Je sais avant même d'ouvrir les yeux que je suis seule dans ce grand lit. Le bras droit mollement fléchi, je papillonne des paupières en palpant la place vide dépourvue de chaleur humaine. De sa chaleur à lui, qu'il partage chastement depuis cinq nuits que nous avons investi les lieux.

— Titàn ?

Ma voix ensommeillée ne m'est pas d'un grand secours. Supposant qu'il s'est discrètement levé pour utiliser les toilettes, je reste lovée sous l'épaisse couette, plus moelleuse qu'un nuage de plumes emballé dans un duvet de soie. J'inspire à pleins poumons la fragrance de ma nouvelle sérénité, mélange subtil d'une odeur de gel douche musqué, de peau masculine et de notes d'amour.

Oui, Rosie, tu baignes dans un océan d'hormones de l'amour.

Les minutes qui suivent, mon esprit vagabonde dans mes souvenirs des derniers jours. J'ai redécouvert l'homme doux et attentionné aux mots parfois crus pour qui j'avais commencé à développer des sentiments lors de sa première visite à Paris. Persuadée que mon isolement prolongé me jouait un mauvais tour, je refusais l'évidence, que j'ai d'ailleurs ensuite viscéralement niée après que la mort n'a pas voulu de ma carcasse : Titàn et moi, on n'est pas des amants maudits. On est simplement des amoureux maladroits, couronnés de tempéraments aussi impulsifs que nos sentiments sont impérieux. Dans son malheur, mon âme souillée du sang des absents, effeuillée de son innocence, puis enhardie par l'incandescence belliqueuse d'une envie vengeresse, a été bénie d'une âme jumelle et d'une âme sœur. Ashton et Titàn sont mon soleil et ma lune, les astres indispensables à l'équilibre qu'il me faut pour ne plus trébucher.

Main dans la main, nos écharpes autour du cou et nos bonnets en laine sur le crâne, on a bravé les flocons, les touristes et les Parisiens bougons comme si la plus belle ville du monde nous appartenait.

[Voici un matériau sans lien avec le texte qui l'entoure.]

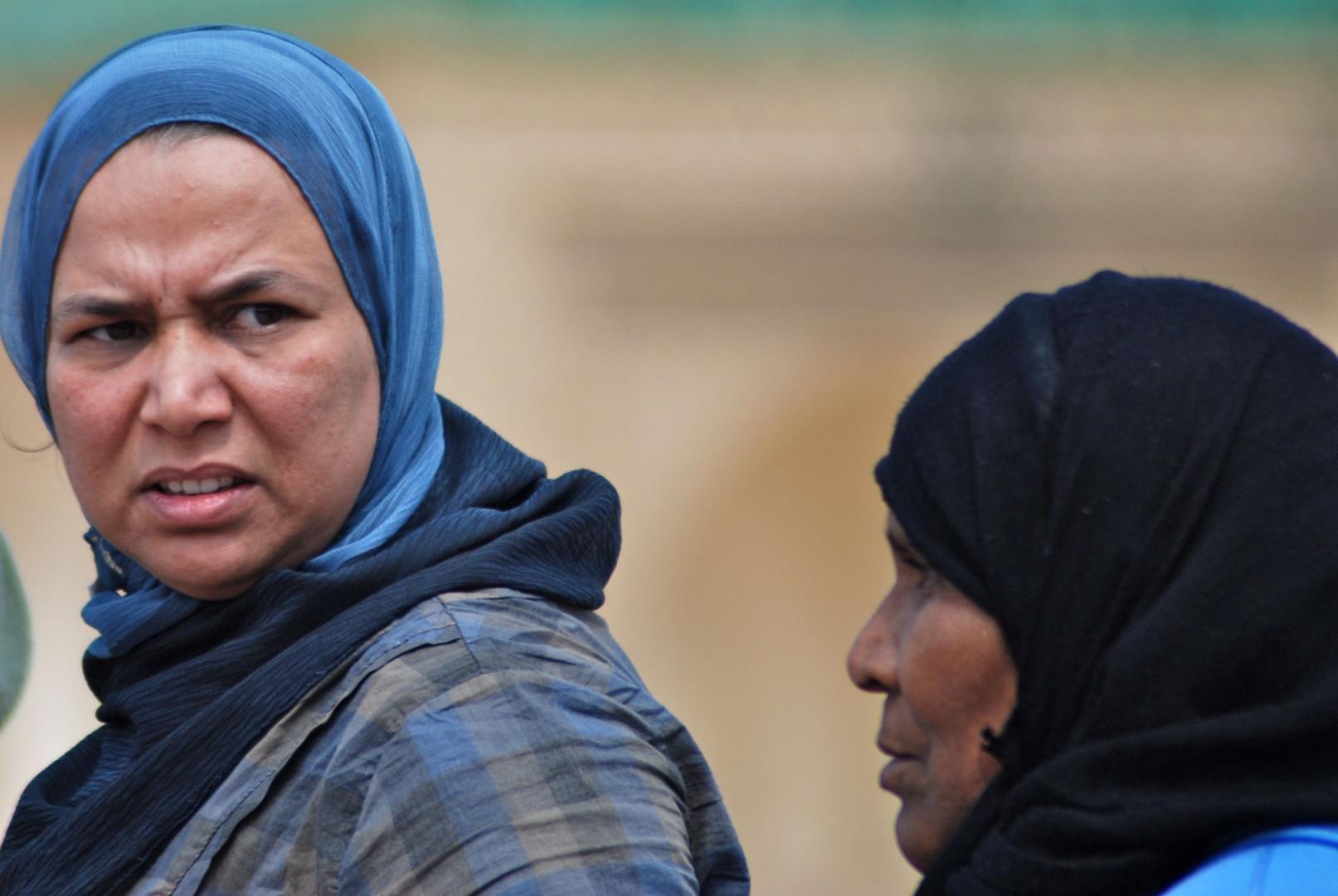 Passantes de Meknes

On a flâné, ri, parlé, couru après le temps perdu, réclamé toujours plus de pâtisseries à Marion, d'huile de coude aux garçons... et conseillé à Iris de moins baver sur Reed, la nouvelle recrue des DEL, au corps tatoué et au cœur visiblement amoché.

On pouvait toujours tenter...

Les tensions entre mon titan et ma meilleure amie s'apaisent, bien que les deux volcans se plaisent à s'envoyer quelques piques, ici et là. Presque toutes les occasions sont bonnes – trêve toutefois consentie aux heures de repas. Iris parfait son anglais tandis que Titàn s'entraîne à quelques phrases en français. Ils se chamaillent avec leurs mots, avec leurs yeux et avec leurs rictus en coin un brin sataniques, mais je crois surtout que c'est leur manière de s'avouer que malgré toutes les différences et divergences d'opinion sur le passé, ils se respectent et regardent vers l'avenir, pour moi.

Au bout de ce qui ressemble à une petite éternité, je quitte mes songes pour rejoindre le présent. Le titan au torse orné de mon prénom n'est toujours pas revenu. Le corps fourbu d'engourdissements, je roule sur le flanc pour m'extraire de mon cocon douillet. Dans la pénombre, je baille aux corneilles, manque de trébucher sur ma paire de bottines mal rangée puis de glisser sur un emballage de M&M's vide.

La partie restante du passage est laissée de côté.